**** PASSAGE TO READ

BERLIN- An exhibition opened in Berlin on Thursday commemorating the expulsions of Germans and others from eastern Europe after 1945, drawing condemnation from Polish leaders.
The show opened without major disturbance, although around 30-40 people gathered t
o protest outside. Some held banners emblazoned with Polish slogans.
“This is a very bad, worrying and sad event,” Prime Minister Jaroslaw Kaczynski told reporters at the site of the former Nazi concentration camp Stutthof, in what is now northwestern Poland.
“It is not doing anything positive for Poland, Germany or Europe.”
The exhibition was organised by the Centre Against Expulsions — a body closely linked to the League of German Expellees, representing 12.5 million Germans evicted from eastern parts of the defeated Third Reich after World War Two.
Poland’s conservative government and many Poles believe the organisation aims to portray Germans as victims of a war they started.
The League, led by Erika Steinbach, a member of Germany’s ruling Christian Democrat party, hopes the show will pave the way for a permanent expellees’ centre.
This idea has made Steinbach a hate figure for many Poles. A weekly magazine has portrayed her in a black SS uniform straddling the former German Chancellor Gerhard Schroeder.

********
**** EXTRACTED ENTRIES

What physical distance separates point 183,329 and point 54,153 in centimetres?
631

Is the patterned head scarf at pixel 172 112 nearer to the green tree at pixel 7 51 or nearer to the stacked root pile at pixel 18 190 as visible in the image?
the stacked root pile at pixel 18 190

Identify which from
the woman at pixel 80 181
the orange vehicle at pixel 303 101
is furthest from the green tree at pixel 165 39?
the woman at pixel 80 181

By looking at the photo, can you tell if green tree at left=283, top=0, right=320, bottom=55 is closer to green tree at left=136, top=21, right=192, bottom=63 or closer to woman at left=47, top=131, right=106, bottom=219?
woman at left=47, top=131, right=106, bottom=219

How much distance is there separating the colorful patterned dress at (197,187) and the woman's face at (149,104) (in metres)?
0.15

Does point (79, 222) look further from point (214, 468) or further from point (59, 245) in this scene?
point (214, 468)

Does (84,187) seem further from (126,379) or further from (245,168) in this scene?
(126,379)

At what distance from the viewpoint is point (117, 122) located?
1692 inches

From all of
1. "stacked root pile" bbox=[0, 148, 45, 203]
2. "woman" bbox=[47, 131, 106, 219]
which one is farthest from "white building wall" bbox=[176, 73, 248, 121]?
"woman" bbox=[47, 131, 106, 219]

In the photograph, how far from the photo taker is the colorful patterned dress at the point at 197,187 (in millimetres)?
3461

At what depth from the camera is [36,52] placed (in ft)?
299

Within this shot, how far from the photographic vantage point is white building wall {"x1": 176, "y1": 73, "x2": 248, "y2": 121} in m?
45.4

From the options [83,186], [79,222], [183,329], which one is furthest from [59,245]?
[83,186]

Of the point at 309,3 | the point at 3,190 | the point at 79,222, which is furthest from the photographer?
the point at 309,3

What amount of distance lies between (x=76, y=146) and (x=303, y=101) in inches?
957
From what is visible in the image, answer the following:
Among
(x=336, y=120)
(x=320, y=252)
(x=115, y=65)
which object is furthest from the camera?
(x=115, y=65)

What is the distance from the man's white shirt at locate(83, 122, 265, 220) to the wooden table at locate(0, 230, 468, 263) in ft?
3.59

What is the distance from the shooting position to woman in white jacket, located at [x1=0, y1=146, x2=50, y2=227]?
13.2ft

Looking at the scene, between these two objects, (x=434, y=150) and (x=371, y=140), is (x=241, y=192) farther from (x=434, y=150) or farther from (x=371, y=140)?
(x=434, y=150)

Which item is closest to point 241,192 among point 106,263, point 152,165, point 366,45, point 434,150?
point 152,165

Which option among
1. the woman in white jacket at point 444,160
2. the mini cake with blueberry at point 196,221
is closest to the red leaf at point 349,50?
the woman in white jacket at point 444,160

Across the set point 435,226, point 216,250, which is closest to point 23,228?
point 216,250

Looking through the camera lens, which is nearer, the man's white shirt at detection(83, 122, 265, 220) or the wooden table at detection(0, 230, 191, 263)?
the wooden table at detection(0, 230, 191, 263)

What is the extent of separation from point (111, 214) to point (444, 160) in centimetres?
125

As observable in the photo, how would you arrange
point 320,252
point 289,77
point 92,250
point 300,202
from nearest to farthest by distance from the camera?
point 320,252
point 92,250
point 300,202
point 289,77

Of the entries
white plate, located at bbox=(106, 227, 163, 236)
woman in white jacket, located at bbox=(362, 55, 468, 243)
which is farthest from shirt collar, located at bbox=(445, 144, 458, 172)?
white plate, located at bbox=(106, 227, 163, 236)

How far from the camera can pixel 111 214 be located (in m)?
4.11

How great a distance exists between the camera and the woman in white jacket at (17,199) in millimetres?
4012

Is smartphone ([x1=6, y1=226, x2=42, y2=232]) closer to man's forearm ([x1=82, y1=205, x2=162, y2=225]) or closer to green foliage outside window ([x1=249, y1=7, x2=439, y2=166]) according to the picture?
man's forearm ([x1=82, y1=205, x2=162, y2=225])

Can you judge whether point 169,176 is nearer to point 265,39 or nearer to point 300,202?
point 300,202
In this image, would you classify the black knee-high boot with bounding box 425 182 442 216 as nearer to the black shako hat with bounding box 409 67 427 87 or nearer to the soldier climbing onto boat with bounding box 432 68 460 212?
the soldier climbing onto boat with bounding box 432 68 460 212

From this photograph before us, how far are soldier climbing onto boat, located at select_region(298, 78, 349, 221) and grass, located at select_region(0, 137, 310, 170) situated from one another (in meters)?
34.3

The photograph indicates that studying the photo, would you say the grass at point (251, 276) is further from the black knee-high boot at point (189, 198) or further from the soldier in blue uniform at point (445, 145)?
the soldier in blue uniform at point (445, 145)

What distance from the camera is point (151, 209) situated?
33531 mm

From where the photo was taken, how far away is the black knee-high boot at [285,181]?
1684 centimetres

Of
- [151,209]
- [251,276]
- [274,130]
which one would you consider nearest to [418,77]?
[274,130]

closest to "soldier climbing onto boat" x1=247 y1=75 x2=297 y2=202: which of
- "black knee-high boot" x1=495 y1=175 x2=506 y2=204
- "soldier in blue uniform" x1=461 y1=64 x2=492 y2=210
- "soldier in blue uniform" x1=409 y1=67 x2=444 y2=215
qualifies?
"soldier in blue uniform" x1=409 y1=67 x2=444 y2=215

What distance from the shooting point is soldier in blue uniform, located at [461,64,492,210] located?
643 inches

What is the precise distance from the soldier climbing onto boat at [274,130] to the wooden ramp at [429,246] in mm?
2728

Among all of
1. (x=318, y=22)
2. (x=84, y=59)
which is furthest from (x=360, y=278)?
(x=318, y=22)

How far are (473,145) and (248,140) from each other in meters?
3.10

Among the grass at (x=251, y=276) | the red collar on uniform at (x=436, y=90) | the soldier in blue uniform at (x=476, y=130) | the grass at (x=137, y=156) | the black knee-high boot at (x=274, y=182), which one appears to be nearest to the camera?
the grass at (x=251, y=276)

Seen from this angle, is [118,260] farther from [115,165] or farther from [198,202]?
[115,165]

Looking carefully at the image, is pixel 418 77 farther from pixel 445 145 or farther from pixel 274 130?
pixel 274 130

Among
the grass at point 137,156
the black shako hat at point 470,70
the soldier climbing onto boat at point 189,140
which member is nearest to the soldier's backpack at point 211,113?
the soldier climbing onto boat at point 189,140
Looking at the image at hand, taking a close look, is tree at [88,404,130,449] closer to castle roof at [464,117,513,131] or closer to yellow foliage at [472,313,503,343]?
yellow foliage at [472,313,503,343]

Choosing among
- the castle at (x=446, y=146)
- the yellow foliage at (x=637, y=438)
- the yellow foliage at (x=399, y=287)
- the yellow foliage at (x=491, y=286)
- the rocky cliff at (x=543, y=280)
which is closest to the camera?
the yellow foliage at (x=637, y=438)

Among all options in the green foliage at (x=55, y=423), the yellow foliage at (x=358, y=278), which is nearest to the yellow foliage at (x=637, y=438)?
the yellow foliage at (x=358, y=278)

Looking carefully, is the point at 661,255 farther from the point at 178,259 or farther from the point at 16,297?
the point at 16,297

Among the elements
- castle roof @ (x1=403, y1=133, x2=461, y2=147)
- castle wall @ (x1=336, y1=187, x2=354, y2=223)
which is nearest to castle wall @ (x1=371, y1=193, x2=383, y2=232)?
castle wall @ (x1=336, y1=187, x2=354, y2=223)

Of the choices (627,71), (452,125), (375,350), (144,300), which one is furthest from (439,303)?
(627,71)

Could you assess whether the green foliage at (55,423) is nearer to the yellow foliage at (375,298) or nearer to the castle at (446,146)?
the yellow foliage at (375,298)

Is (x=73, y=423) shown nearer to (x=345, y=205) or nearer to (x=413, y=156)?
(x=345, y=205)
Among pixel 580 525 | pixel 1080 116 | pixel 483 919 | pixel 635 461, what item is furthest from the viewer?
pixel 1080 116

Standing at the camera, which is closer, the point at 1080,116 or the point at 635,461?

********

- TO BE DONE
A) Restate the stretch from "The exhibition was" through "war they started." in the article on the Berlin expulsions exhibition, substituting "right-wing" for "conservative".
B) Write the next part of the news article about the Berlin exhibition on postwar expulsions, picking up after its last sentence.

- ANSWERS BY TASK
A)
The exhibition was organised by the Centre Against Expulsions — a body closely linked to the League of German Expellees, representing 12.5 million Germans evicted from eastern parts of the defeated Third Reich after World War Two.
Poland’s right-wing government and many Poles believe the organisation aims to portray Germans as victims of a war they started.

B)
In an address marking the opening, Steinbach did not respond to Polish criticism and said the show was intended to commemorate all the victims of forced expulsion in Europe, not just Germans.
Nazi Germany invaded Poland in September 1939 after a secret pact between Adolf Hitler and Soviet leader Josef Stalin to partition the country.
After Germany’s defeat, Poland’s borders were shifted west and many Germans were forced to flee. Thousands died on the trek from Poland, Hungary and what was then Czechoslovakia.
At the same time, Poles from the east of the country were uprooted from land which became part of the Soviet Union.
“It is very dangerous to try to reduce the World War Two history to the problem of expulsions without mentioning the murder of Poles and the Holocaust,” Poland’s Deputy Foreign Minister Pawel Kowal told Polish news agency PAP.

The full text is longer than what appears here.